Les Membres du Comité adoptent celle adresse par un vote unanime.
Le Président, ANGLADE.

De Sousse :  
Le 28 juin j'ai convoqué les Membres du Comité et les équipages du canot de sauvetage de notre station pour leur donner lecture du rapport sur le sinistre du 23 mai dernier à Penmarc'h.
Les Membres du Comité ainsi que les équipages, s'unissant dans un sentiment de profonde sympathie confraternelle, vous prient d'adresser aux survivants et aux familles des victimes l'expression de leur admiration et de leur douleur.
Le Président, GOSSELIN.

De l'École Navale : 
Le Capitaine de Vaisseau Commandant l'École Navale a adressé à l'Amiral Président la lettre suivante :
Amiral, Je vous remercie de la publication que vous avez bien voulu adresser à l'École Navale, sa place est tout indiquée dans la Bibliothèque de l'École où je l'ai fait placer.

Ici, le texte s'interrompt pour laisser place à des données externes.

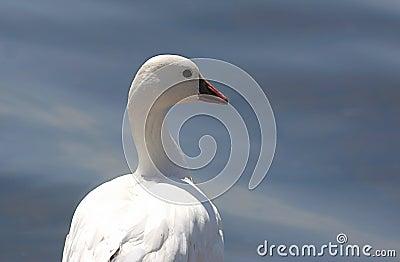Ross s Goose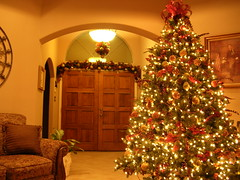 Welcome to Christmas at my house (PhotoGrandma) Tags: christmas wow texas postcard royal christmastree glowing smrgsbord texasaggies merrychristmasandahappynewyear cornersofmyhome lightcolor texasamcorpsofcadets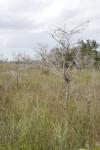 Sawgrass near Dwarf Bald Cypress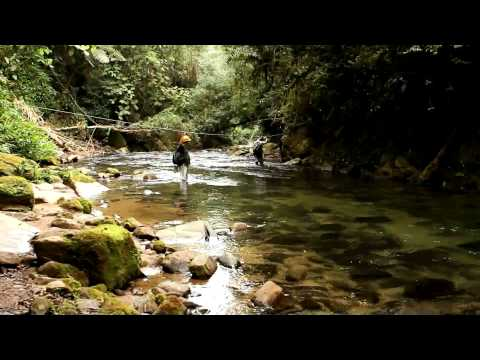 Parque Estadual Turístico do Alto Ribeira - Petar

Le Commandant en second a saisi cette occasion de faire aux élèves une conférence appropriée sur le sinistre de Penmarc'h qui, malgré les deuils qu'il a occasionnés, restera une belle leçon de vaillance à donner à de futurs officiers de marine.
Veuillez agréer, Amiral, avec l'hommage de la reconnaissance de l'École Navale, l'expression de mes sentiments personnels profondément respectueux.
O'NEILL.

Les témoignages de sympathie qui nous sont venus de l'étranger ne sont pas moins significatifs :

De Londres (Royal National Life Boat Institution) :  
Je vous remercie bien vivement de l'envoi de votre brochure contenant un récit profondément émouvant du terrible sinistre qui a frappé vos deux canots de sauvetage. Je suis assuré que, dans la douleur qu'un tel désastre a causée non seulement aux villages de Penmarc'h et de Kérity mais à toutes les personnes ayant un lien avec le service français du sauvetage et à la nation française tout entière, l'élan de vos braves marins à s'enrôler pour les places devenues vacantes dans les canots a dû vous apporter un profond sentiment d'orgueil et de satisfaction.
Je désire publier un récit du sinistre dans le prochain numéro de notre Revue, et je sais qu'il sera lu avec sympathie et admiration par tous ceux qui ont un-lien avec le service du sauvetage de notre pays.
George SHEE, Secrétaire Général de la Royal National Life-Boat Institution.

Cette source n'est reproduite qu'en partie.